» PROBLEM DETAILS: Transcribe the text of every entry below verbatim, one entry per line in the original order, and leave out all picture placeholders.

++++++++

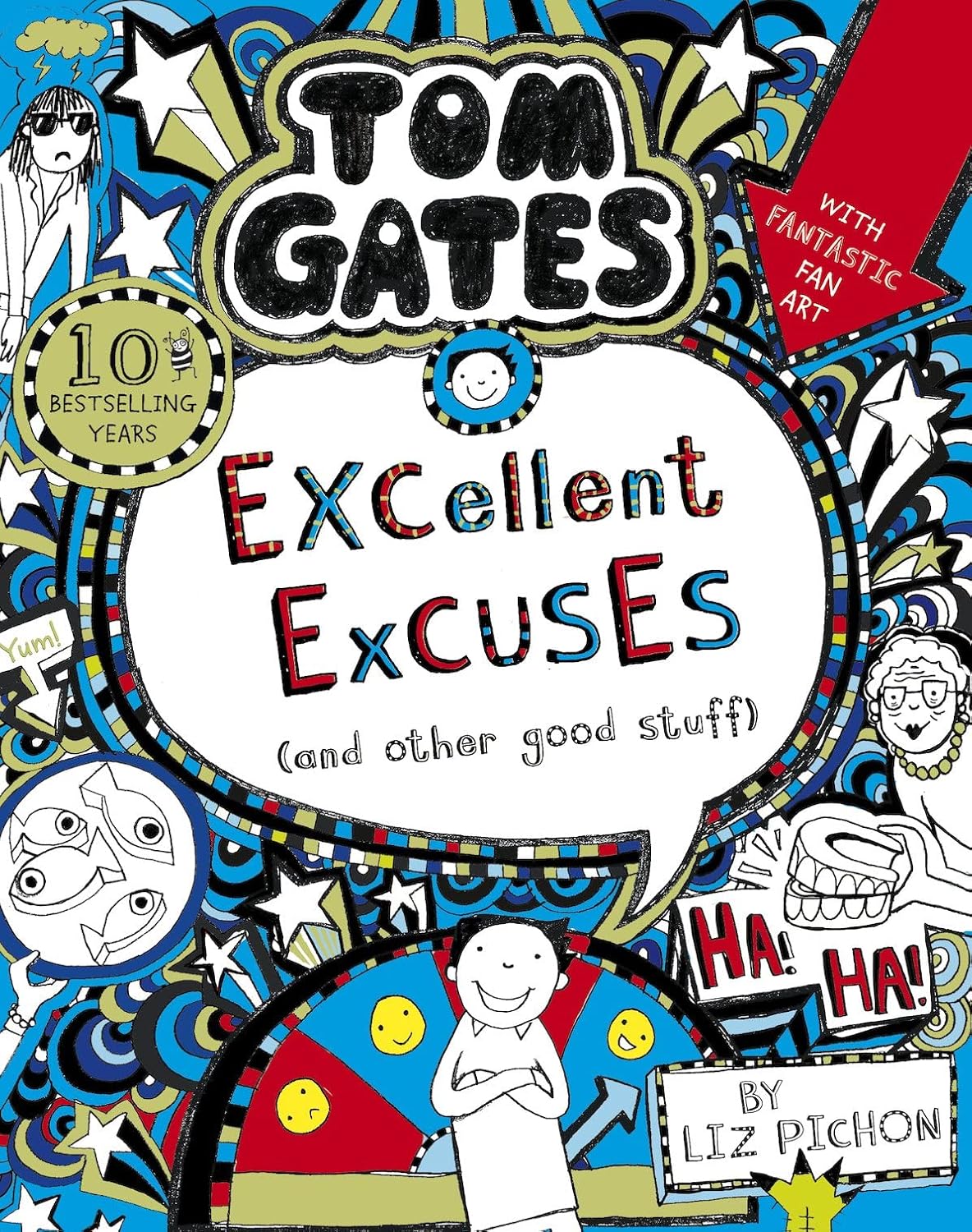 Tom Gates: Excellent Excuses (And Other Good Stuff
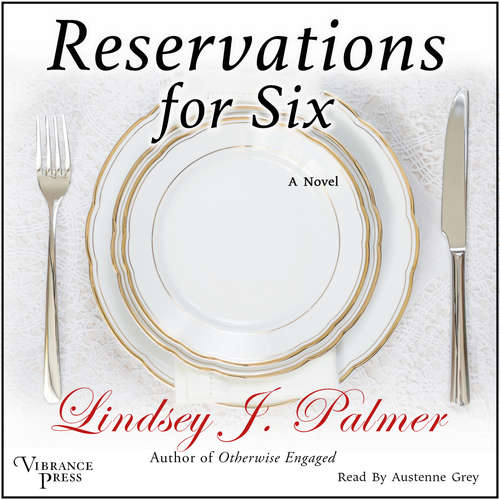 Audiobook Reservations for Six - Lindsey Palmer - Austenne Grey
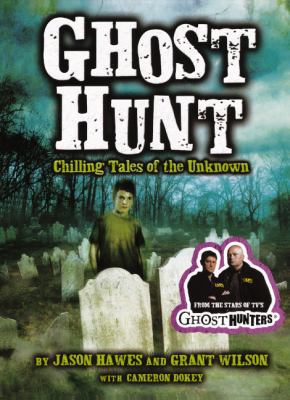 Ghost Hunt: Chilling Tales of the Unknown 0606234462 Book Cover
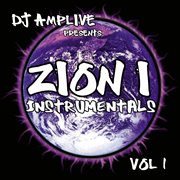 Dj amplive presents zion i instrumentals vol 1 cover image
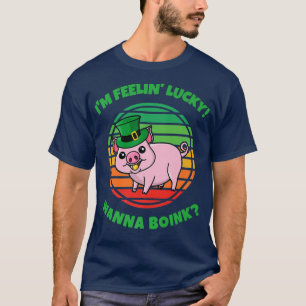 Im Feelin Lucky Wanna Boink Funny Pig St Patricks T-Shirt
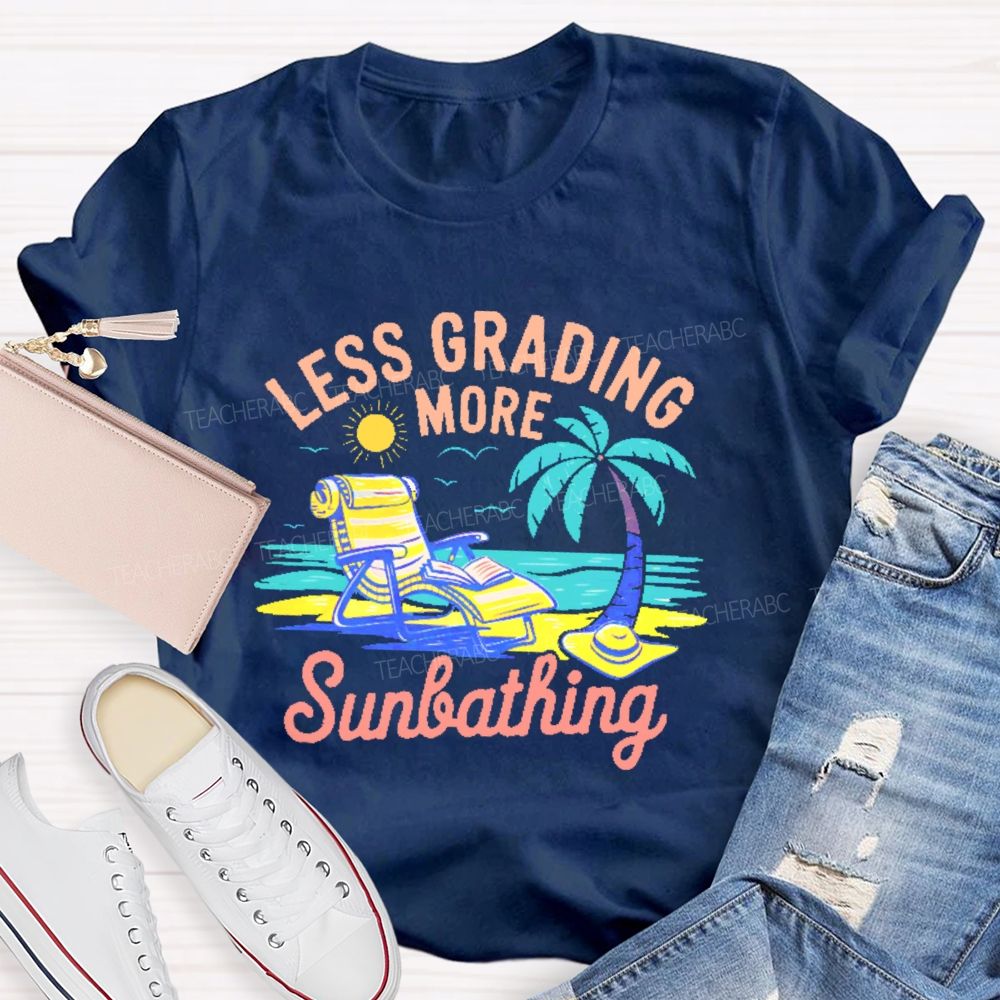 Less Grading More Sunbathing Teacher T-shirt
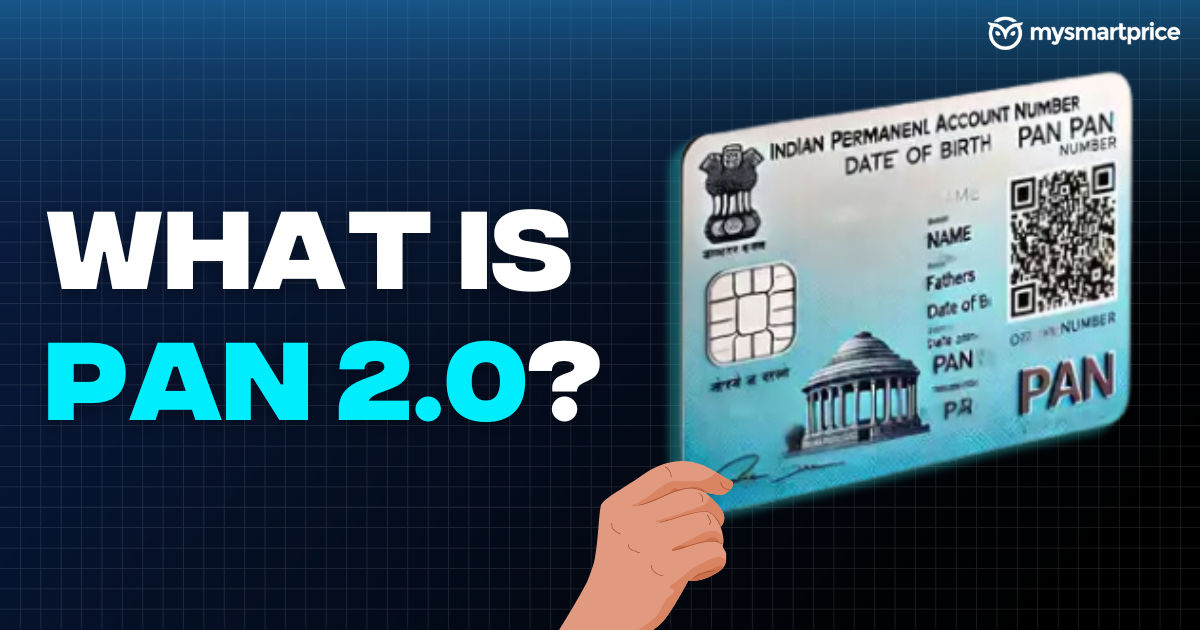 What is PAN 2.0: Do you need a new PAN Card? - MySmartPrice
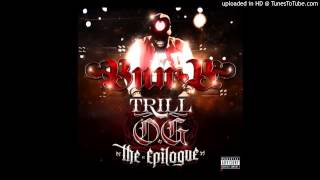 Bun B   &#39;Eagles&#39; Trill O G   The Epilogue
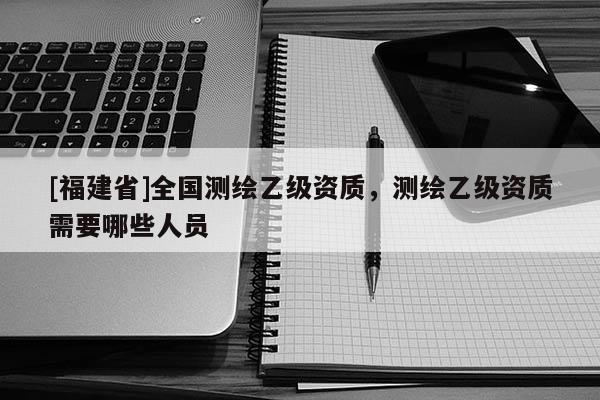 [福建省]全国测绘乙级资质，测绘乙级资质需要哪些人员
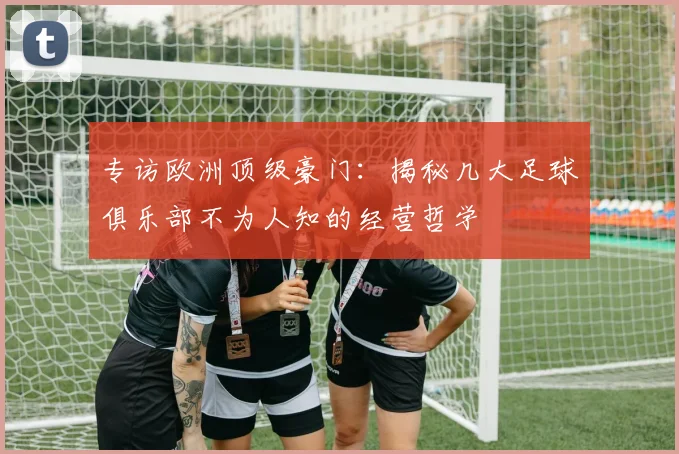 专访欧洲顶级豪门：揭秘几大足球俱乐部不为人知的经营哲学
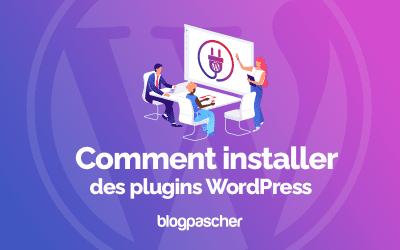 Comment installer des plugins WordPress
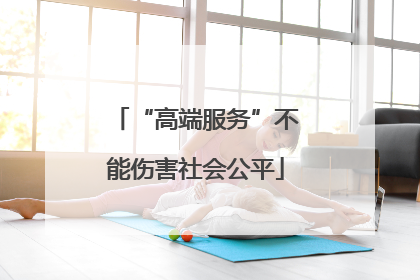 “高端服务”不能伤害社会公平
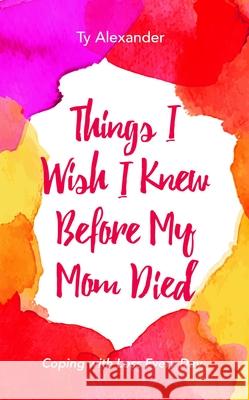 Things I Wish I Knew Before My Mom Died: Coping with Loss Every Day (Bereavement or Grief Gift) Alexander, Ty 9781633533882 Passion Fruit PR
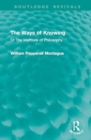 The Ways of Knowing : Or The Methods of Philosophy - Book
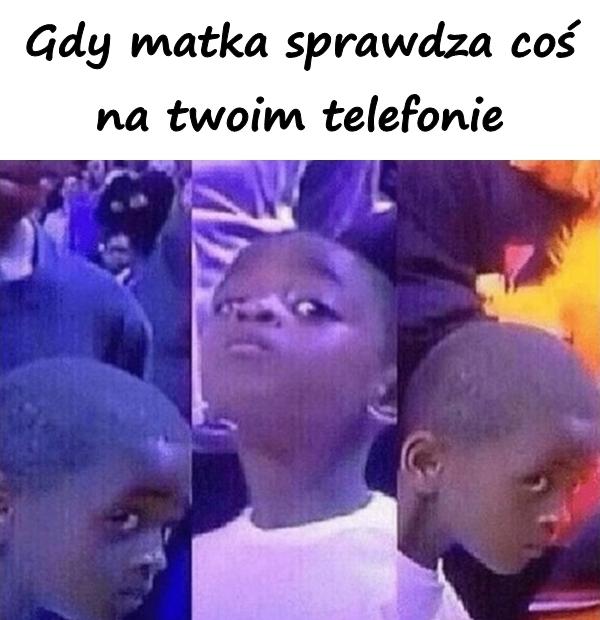 Gdy matka sprawdza coś na twoim telefonie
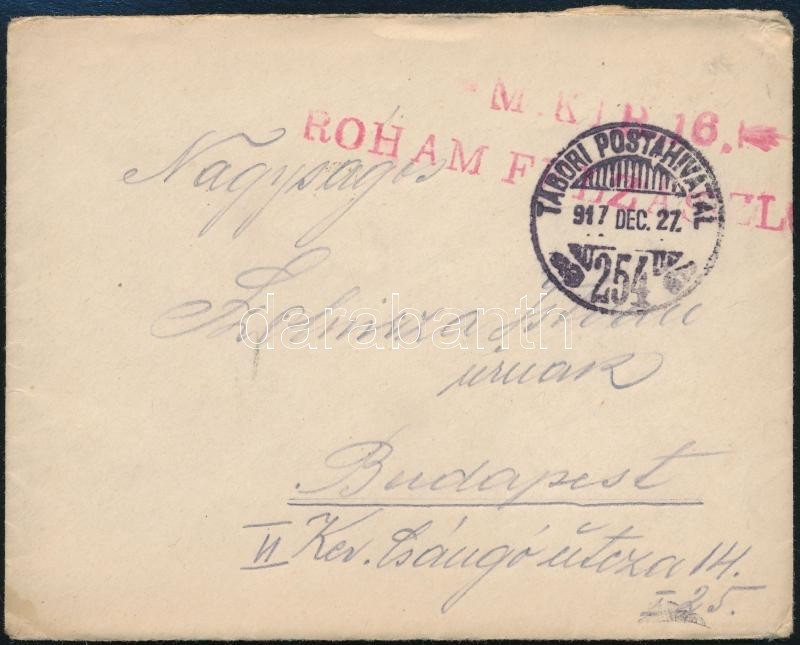 1917 Tábori Posta Levél Tartalommal / Field Cover With Content 'M.KIR. 16 ROHAM FÉLZÁSZLÓALJ' + 'TP 254' - Other & Unclassified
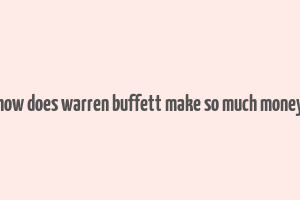 how does warren buffett make so much money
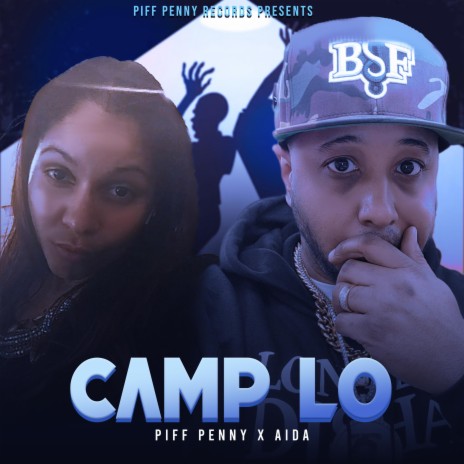 Camp Lo (Radio Edit) ft. Aida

++++++++

» ANSWER TO THIS PROBLEM:
 Tom Gates: Excellent Excuses (And Other Good Stuff
 Audiobook Reservations for Six - Lindsey Palmer - Austenne Grey
 Ghost Hunt: Chilling Tales of the Unknown 0606234462 Book Cover
 Dj amplive presents zion i instrumentals vol 1 cover image
 Im Feelin Lucky Wanna Boink Funny Pig St Patricks T-Shirt
 Less Grading More Sunbathing Teacher T-shirt
 What is PAN 2.0: Do you need a new PAN Card? - MySmartPrice
 Bun B   &#39;Eagles&#39; Trill O G   The Epilogue
 [福建省]全国测绘乙级资质，测绘乙级资质需要哪些人员
 专访欧洲顶级豪门：揭秘几大足球俱乐部不为人知的经营哲学
 Comment installer des plugins WordPress
 “高端服务”不能伤害社会公平
 Things I Wish I Knew Before My Mom Died: Coping with Loss Every Day (Bereavement or Grief Gift) Alexander, Ty 9781633533882 Passion Fruit PR
 The Ways of Knowing : Or The Methods of Philosophy - Book
 Gdy matka sprawdza coś na twoim telefonie
 1917 Tábori Posta Levél Tartalommal / Field Cover With Content 'M.KIR. 16 ROHAM FÉLZÁSZLÓALJ' + 'TP 254' - Other & Unclassified
 how does warren buffett make so much money
 Camp Lo (Radio Edit) ft. Aida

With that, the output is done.